De Formule E heeft de nieuwe auto gepresenteerd, die met ingang van het volgende seizoen gebruikt gaat worden. De reacties zijn gemengd, van stoer en futuristisch tot afzichtelijk en een verkwanseling van het historisch erfgoed van de autosport.

De kritiek op de nieuwe FE-bolide is hetzelfde als die eerder op de cockpitbescherming Halo, waarmee de elektrische racer ook is uitgerust, werd geuit. Het is een stijlbreuk en past niet in de traditie van formulewagens, waar de wielen en cockpit open horen te zijn.
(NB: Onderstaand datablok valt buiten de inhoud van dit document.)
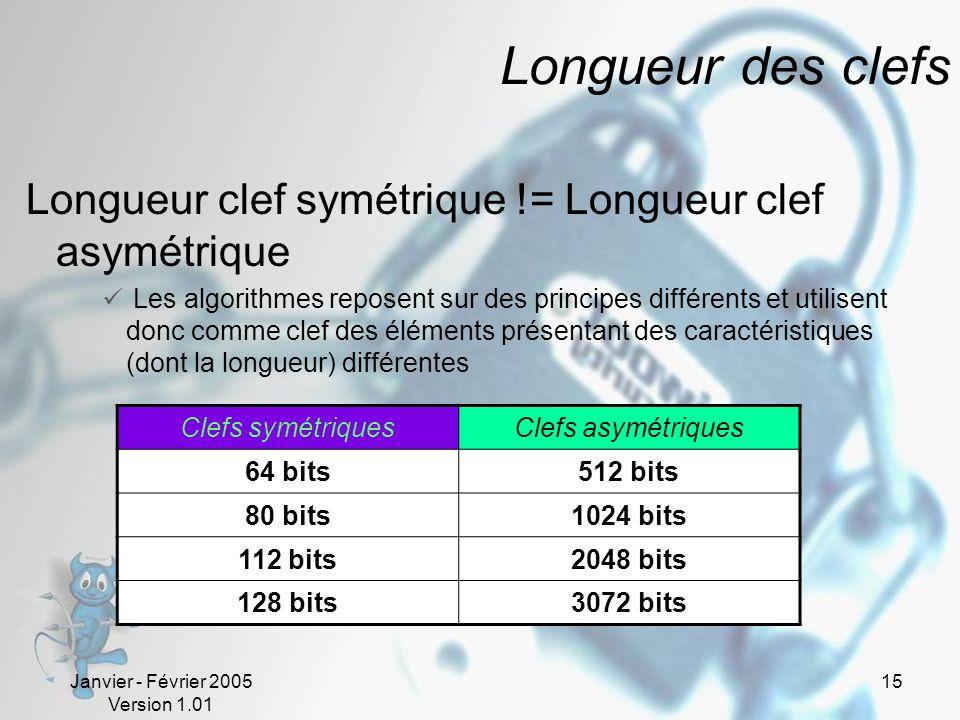 Longueur des clefs Longueur clef symétrique != Longueur clef asymétrique.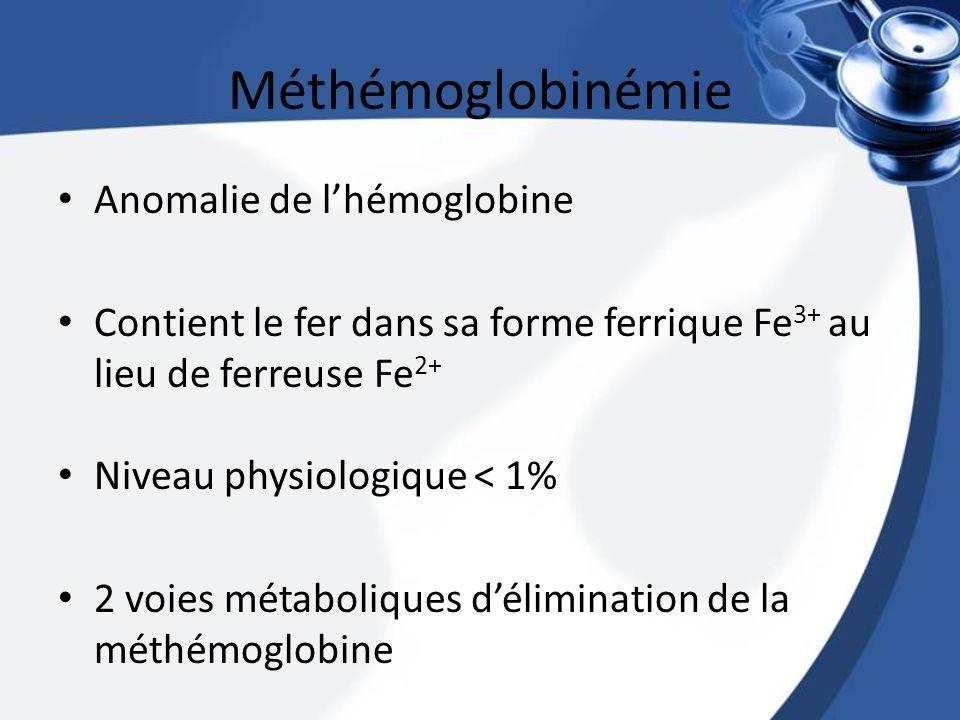 Méthémoglobinémie Anomalie de lhémoglobine Contient le fer dans sa forme ferrique Fe 3+ au lieu de ferreuse Fe 2+ Niveau physiologique < 1% 2 voies mé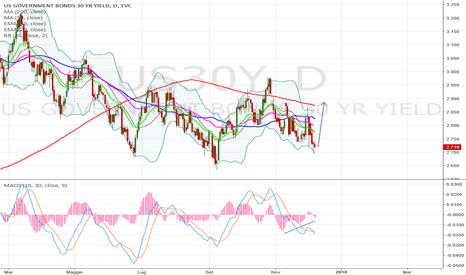 US30Y: rialzo dei rendimenti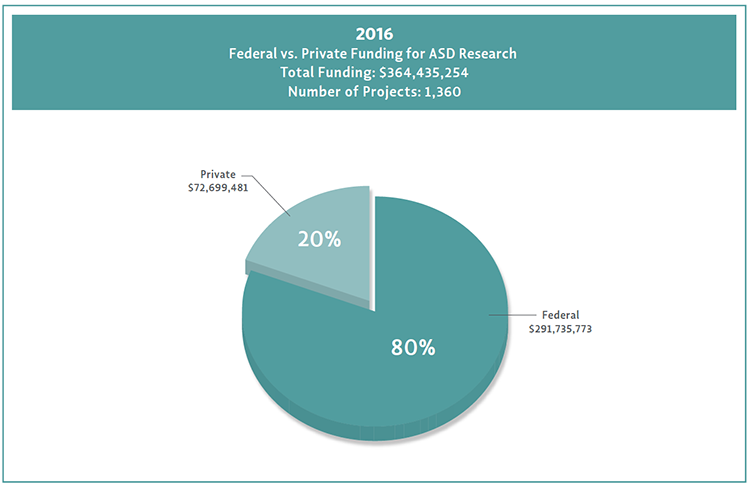 Graph of private versus federal autism research funding for 2016.  Private had about 59 million dollars and federal was about 250 million.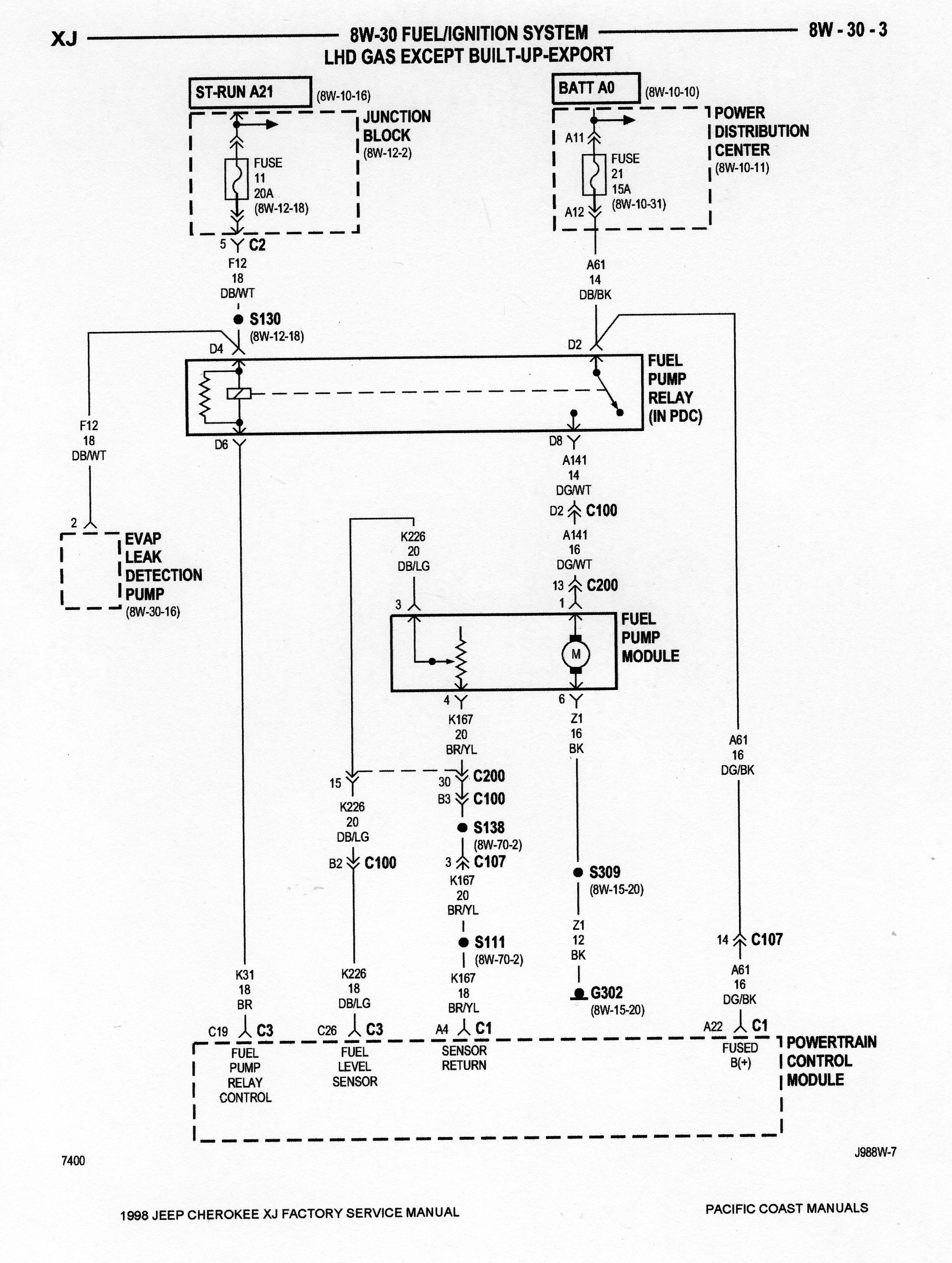 Fuse Diagram For Jeep Cherokee Sport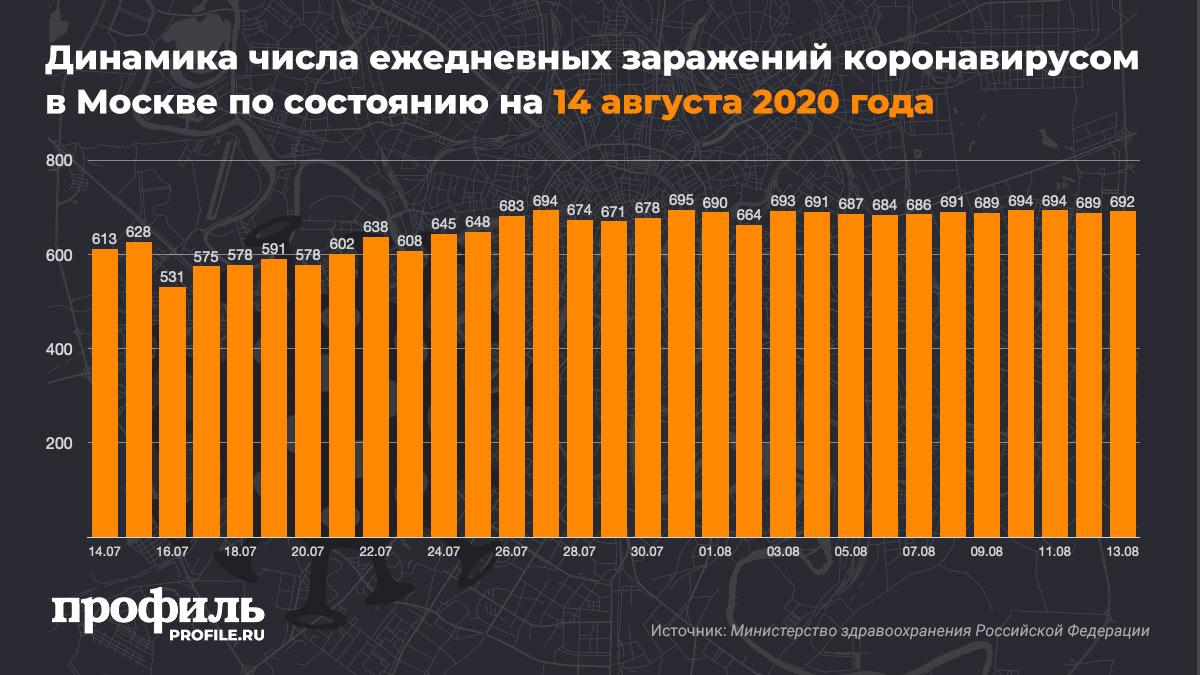 Динамика числа ежедневных заражений коронавирусом в Москве по состоянию на 14 августа 2020 года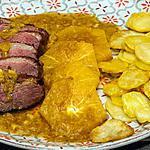 recette Magret de canard à l'orange et au gingembre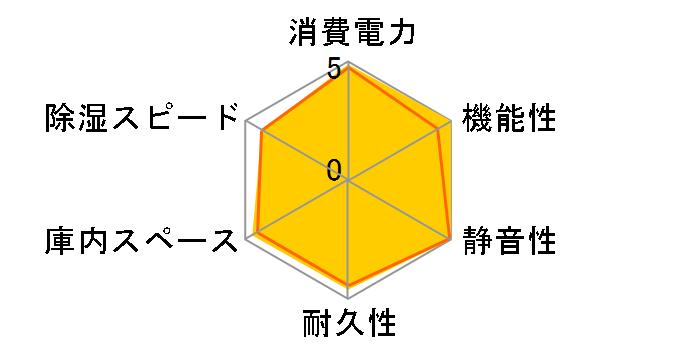 ED-80CATP(B)のユーザーレビュー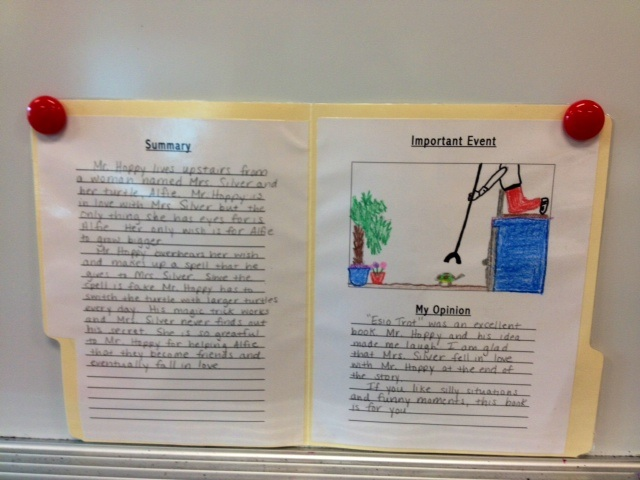 elements of a 4th grade book report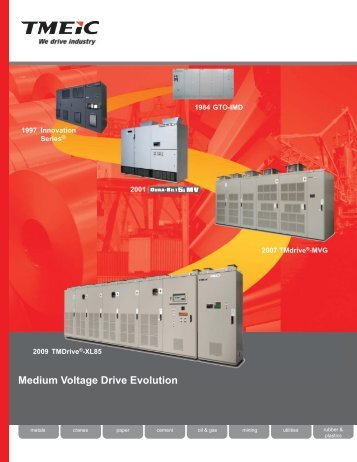 Medium-Voltage Drive Evolution - Tmeic.com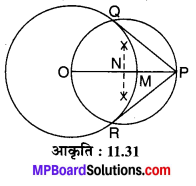MP Board Class 10th Maths Solutions Chapter 11 रचनाएँ Additional Questions 12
Soms is het goed wanneer zaken met de tijd meegaan. Denk aan je salaris en de ontwikkelingen in de medische wetenschap. Tot de jaren vijftig was het ook ongehoord dat de motor niet voorin, maar achterin een Formule 1-auto kwam te liggen. Dat pakte toch best goed uit en heeft de autosport mede gevormd tot wat het nu is. Een dynamische wereld, waarin je niet voor altijd kunt blijven vastklampen aan tradities.

Wat mij vooral stoort aan de nieuwe Formule E is dat het uiterlijk vertoon zwaarder weegt dan de functionaliteit. De auto ziet er niet zo uit omdat het de snelst mogelijke vorm is, maar omdat de organisatie het een mooi plaatje vindt. De Formule E wil een revolutie in de autosport ontketenen, maar revoluties ontstaan doorgaans uit eigen beweging en niet achter een tekentafel.

Een raceauto hoeft ook niet per se mooi te zijn, als hij maar snel is, en veilig. Al is het natuurlijk mooi meegenomen als het er wel goed uitziet. Het aftasten van de grenzen van de reglementen leidt af en toe tot onooglijke vondsten, maar meestal trekt dat zich wel weer recht. En dus blijft de auto van de toekomst een stip op de horizon die steeds verder vooruitgeschoven wordt. Zoals het hoort.